The two Eagle Bay cottages are the kind of stripped-back slate and glass affairs you would expect to see on Grand Designs. Indeed, their architect is Stuart Bagshaw, designer of a neighbouring Grand Designs Home of the Year on Harris. They are sophisticated in all the right ways and seriously romantic, from the DVD collection (though with what was going on outside we never turned on the television once) to the chilled champagne and hamper of local produce on arrival. Everything is muted, slated and heated, with 180-degree views, lots of exposed curved beams, and a terrace carved into the rock outside. Then, of course, the sauna, which after a day spent being blown around the beaches and cliff tops of Lewis and Harris, is the most welcome of luxuries. The overall effect is of a 21st-century hobbit house: rotund, hunkered into its little shire and very cosy.

We get lucky with the weather, though every islander I speak to tells me, with the air of sharing a carefully guarded secret, that summers are usually good on Lewis. Some days are so hot, in fact, that we go out without jumpers or jackets (in Scotland!) and eat every meal on the terrace. Each time we stumble upon yet another spectacular beach, from the giant expanse of Uig where the Lewis Chessmen were found to Tolsta with its lyrically named Bridge to Nowhere, the first thing we do is kick off our sandals and head for the sea. Always bracingly cold, true, but no amount of sun can turn the north Atlantic into the Med. After a day’s beachcombing we head home via Stornoway to buy fresh fish from the harbour shop that is such good value I have change from a fiver. Once home, the French doors are thrown open and the sauna revved up. Another perfect day.
══════════════════════════════
EXERCISE INSTRUCTIONS:
**A.** Copy out the Lewis and Harris travel piece verbatim, everything from "We get lucky" down to "Another perfect day.".
**B.** From the entries below, pull every line that contains the string "bird".
══════════════════════════════
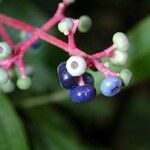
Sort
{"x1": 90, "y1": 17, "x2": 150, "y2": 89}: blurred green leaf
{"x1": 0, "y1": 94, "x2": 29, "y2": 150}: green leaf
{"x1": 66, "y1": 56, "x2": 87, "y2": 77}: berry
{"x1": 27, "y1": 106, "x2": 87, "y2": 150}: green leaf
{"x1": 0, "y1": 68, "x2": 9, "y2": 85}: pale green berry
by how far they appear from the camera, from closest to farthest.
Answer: {"x1": 66, "y1": 56, "x2": 87, "y2": 77}: berry → {"x1": 0, "y1": 68, "x2": 9, "y2": 85}: pale green berry → {"x1": 0, "y1": 94, "x2": 29, "y2": 150}: green leaf → {"x1": 90, "y1": 17, "x2": 150, "y2": 89}: blurred green leaf → {"x1": 27, "y1": 106, "x2": 87, "y2": 150}: green leaf

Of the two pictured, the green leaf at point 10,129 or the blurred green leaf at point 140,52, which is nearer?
the green leaf at point 10,129

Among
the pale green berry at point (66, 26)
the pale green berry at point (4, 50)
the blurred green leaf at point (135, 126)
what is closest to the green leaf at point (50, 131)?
the blurred green leaf at point (135, 126)

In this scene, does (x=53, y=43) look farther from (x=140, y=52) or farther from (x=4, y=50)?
(x=140, y=52)

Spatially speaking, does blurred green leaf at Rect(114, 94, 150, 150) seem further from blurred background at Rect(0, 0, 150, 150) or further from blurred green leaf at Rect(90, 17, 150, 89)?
blurred green leaf at Rect(90, 17, 150, 89)

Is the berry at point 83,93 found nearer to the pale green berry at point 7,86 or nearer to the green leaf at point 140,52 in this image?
the pale green berry at point 7,86

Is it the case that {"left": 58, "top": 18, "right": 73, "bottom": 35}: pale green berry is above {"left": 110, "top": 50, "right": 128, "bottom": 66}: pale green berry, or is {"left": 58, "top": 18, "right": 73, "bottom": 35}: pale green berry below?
above

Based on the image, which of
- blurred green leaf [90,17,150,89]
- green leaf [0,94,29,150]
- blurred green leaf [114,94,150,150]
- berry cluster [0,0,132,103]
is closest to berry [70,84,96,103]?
berry cluster [0,0,132,103]

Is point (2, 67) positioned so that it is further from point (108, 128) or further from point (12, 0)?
point (108, 128)

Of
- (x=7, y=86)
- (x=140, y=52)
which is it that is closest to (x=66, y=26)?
(x=7, y=86)
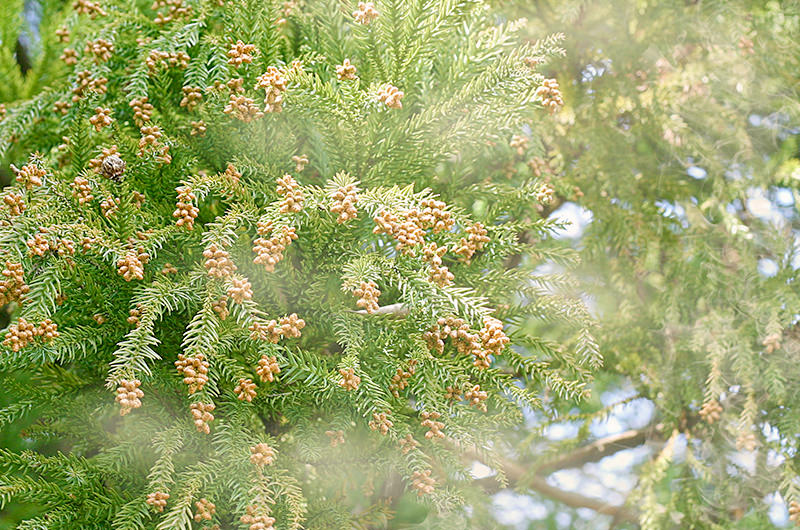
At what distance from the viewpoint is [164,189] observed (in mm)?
701

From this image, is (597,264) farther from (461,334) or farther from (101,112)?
(101,112)

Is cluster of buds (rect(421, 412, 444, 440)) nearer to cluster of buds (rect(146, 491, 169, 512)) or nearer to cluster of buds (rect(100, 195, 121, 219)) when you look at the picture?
cluster of buds (rect(146, 491, 169, 512))

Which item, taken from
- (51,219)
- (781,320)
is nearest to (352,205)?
(51,219)

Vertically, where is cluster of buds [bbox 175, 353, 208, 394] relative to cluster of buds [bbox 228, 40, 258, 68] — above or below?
below

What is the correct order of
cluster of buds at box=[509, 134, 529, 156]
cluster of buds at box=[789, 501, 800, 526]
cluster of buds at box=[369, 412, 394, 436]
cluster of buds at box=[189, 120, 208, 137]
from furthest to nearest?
cluster of buds at box=[789, 501, 800, 526], cluster of buds at box=[509, 134, 529, 156], cluster of buds at box=[189, 120, 208, 137], cluster of buds at box=[369, 412, 394, 436]

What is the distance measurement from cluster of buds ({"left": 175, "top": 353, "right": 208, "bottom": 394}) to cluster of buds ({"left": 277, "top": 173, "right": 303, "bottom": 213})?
14 centimetres

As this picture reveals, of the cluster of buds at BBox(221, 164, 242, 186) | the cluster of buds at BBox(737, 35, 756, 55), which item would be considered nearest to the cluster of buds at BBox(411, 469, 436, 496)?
the cluster of buds at BBox(221, 164, 242, 186)

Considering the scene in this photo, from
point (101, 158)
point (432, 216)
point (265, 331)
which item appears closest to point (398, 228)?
point (432, 216)

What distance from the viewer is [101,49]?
2.61 feet

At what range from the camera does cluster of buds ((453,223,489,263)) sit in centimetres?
67

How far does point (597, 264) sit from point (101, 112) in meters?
0.89

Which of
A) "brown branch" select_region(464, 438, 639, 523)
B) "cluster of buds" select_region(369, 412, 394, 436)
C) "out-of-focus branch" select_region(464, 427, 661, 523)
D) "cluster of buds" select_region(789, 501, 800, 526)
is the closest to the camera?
"cluster of buds" select_region(369, 412, 394, 436)

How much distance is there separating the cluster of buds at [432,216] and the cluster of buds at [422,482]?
222 millimetres

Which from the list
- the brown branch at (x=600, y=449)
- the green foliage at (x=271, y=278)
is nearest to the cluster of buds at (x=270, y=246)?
the green foliage at (x=271, y=278)
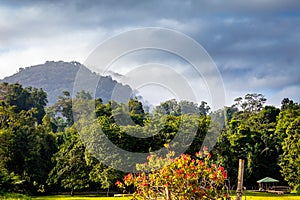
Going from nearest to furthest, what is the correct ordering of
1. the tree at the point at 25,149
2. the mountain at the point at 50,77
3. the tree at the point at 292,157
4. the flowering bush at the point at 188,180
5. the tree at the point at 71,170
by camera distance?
the flowering bush at the point at 188,180, the tree at the point at 25,149, the tree at the point at 71,170, the tree at the point at 292,157, the mountain at the point at 50,77

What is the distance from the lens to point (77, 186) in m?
29.1

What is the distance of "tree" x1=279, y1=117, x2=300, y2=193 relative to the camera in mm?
29594

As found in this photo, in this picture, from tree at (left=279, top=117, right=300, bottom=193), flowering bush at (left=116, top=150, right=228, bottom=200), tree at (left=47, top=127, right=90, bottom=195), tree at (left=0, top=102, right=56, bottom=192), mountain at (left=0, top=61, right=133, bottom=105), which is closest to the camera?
flowering bush at (left=116, top=150, right=228, bottom=200)

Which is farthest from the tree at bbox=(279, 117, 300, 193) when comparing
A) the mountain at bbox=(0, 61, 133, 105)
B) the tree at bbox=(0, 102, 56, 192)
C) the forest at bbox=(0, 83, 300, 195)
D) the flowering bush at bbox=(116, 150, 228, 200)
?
the mountain at bbox=(0, 61, 133, 105)

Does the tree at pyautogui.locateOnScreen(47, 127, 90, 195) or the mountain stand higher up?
the mountain

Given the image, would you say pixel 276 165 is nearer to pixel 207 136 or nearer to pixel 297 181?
pixel 297 181

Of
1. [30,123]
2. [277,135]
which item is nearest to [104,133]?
[30,123]

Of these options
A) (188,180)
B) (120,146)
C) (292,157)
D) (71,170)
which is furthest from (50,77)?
(188,180)

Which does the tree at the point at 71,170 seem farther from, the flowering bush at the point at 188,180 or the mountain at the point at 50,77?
the mountain at the point at 50,77

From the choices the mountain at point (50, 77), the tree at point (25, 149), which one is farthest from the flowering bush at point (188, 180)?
the mountain at point (50, 77)

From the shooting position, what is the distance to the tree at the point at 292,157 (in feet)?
97.1

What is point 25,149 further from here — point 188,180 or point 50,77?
point 50,77

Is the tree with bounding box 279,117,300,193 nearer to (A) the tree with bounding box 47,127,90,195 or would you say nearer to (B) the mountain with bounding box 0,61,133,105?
(A) the tree with bounding box 47,127,90,195

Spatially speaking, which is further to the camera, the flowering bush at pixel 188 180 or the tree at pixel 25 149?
the tree at pixel 25 149
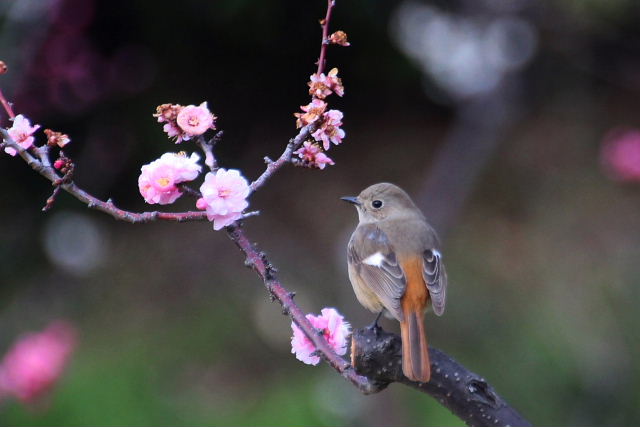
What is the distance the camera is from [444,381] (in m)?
1.77

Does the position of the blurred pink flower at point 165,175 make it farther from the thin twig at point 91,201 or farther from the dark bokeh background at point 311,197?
the dark bokeh background at point 311,197

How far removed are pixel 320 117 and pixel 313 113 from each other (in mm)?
16

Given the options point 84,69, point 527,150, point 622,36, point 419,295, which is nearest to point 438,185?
point 527,150

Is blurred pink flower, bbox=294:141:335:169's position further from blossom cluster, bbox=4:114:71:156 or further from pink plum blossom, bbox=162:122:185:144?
blossom cluster, bbox=4:114:71:156

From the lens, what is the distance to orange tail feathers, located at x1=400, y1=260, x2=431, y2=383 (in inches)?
69.7

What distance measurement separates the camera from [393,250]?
3152 mm

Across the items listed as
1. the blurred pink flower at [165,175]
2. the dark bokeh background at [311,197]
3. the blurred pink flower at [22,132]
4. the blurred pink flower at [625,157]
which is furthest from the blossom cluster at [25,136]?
the blurred pink flower at [625,157]

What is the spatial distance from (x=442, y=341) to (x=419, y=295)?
125 inches

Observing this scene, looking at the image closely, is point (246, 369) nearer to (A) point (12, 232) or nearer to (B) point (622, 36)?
(A) point (12, 232)

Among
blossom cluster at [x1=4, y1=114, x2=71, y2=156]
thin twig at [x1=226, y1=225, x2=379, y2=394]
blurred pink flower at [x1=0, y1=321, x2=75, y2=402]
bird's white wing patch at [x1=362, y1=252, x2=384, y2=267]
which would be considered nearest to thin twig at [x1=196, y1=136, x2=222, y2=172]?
thin twig at [x1=226, y1=225, x2=379, y2=394]

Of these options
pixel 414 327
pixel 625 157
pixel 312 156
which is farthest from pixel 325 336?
pixel 625 157

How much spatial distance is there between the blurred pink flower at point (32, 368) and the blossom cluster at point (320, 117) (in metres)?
3.37

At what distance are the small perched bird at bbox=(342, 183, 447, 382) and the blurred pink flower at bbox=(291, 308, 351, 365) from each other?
580mm

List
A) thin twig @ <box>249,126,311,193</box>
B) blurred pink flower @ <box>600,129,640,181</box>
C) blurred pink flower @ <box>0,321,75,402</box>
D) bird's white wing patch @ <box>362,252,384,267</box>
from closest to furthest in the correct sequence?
1. thin twig @ <box>249,126,311,193</box>
2. bird's white wing patch @ <box>362,252,384,267</box>
3. blurred pink flower @ <box>0,321,75,402</box>
4. blurred pink flower @ <box>600,129,640,181</box>
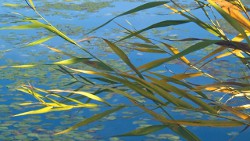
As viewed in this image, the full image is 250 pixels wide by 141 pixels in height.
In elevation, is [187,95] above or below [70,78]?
above

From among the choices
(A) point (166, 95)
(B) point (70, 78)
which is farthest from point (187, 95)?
(B) point (70, 78)

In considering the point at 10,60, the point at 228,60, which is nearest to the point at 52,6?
the point at 10,60

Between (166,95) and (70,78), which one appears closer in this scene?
(166,95)

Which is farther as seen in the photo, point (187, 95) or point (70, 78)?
point (70, 78)

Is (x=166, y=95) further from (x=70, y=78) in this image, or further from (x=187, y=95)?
(x=70, y=78)

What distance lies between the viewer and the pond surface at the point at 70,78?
326cm

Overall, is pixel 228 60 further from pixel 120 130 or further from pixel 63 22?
pixel 63 22

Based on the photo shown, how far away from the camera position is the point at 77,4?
27.3 feet

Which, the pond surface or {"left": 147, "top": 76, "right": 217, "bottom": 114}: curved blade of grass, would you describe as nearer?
{"left": 147, "top": 76, "right": 217, "bottom": 114}: curved blade of grass

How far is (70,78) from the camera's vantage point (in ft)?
14.3

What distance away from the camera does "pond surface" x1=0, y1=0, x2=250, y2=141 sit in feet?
10.7

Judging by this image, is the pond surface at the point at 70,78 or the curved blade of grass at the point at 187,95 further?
the pond surface at the point at 70,78

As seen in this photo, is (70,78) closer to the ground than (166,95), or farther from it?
closer to the ground

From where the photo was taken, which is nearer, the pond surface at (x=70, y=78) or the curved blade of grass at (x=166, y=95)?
the curved blade of grass at (x=166, y=95)
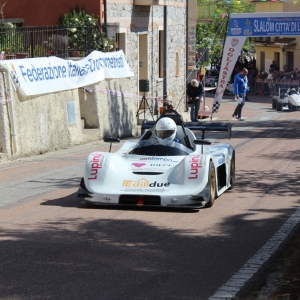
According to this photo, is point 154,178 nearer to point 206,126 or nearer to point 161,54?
point 206,126

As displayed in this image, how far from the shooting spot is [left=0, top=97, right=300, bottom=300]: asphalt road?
6.71 meters

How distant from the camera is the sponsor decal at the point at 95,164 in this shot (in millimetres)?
10594

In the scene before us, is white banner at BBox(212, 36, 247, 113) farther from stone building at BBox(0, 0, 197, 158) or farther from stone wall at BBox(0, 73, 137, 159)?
stone wall at BBox(0, 73, 137, 159)

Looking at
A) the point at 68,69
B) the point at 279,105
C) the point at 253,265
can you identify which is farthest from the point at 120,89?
the point at 253,265

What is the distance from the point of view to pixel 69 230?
8.98 meters

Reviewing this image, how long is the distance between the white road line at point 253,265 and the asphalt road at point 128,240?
0.7 inches

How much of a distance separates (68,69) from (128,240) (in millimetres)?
11356

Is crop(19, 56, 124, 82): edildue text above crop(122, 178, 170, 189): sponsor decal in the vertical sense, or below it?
above

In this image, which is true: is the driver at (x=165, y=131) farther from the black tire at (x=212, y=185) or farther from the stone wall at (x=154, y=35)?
the stone wall at (x=154, y=35)

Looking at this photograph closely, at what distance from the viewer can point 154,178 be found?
10.6 meters

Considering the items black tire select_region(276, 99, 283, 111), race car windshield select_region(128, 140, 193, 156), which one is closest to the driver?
race car windshield select_region(128, 140, 193, 156)

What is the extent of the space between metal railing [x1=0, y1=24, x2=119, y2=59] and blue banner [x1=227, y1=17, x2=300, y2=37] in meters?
3.83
══════════════════════════════
RESPONSES BY TASK:
**A.**
We get lucky with the weather, though every islander I speak to tells me, with the air of sharing a carefully guarded secret, that summers are usually good on Lewis. Some days are so hot, in fact, that we go out without jumpers or jackets (in Scotland!) and eat every meal on the terrace. Each time we stumble upon yet another spectacular beach, from the giant expanse of Uig where the Lewis Chessmen were found to Tolsta with its lyrically named Bridge to Nowhere, the first thing we do is kick off our sandals and head for the sea. Always bracingly cold, true, but no amount of sun can turn the north Atlantic into the Med. After a day’s beachcombing we head home via Stornoway to buy fresh fish from the harbour shop that is such good value I have change from a fiver. Once home, the French doors are thrown open and the sauna revved up. Another perfect day.

**B.**
bird's white wing patch at [x1=362, y1=252, x2=384, y2=267]
At what distance are the small perched bird at bbox=(342, 183, 447, 382) and the blurred pink flower at bbox=(291, 308, 351, 365) from each other?
D) bird's white wing patch @ <box>362,252,384,267</box>
2. bird's white wing patch @ <box>362,252,384,267</box>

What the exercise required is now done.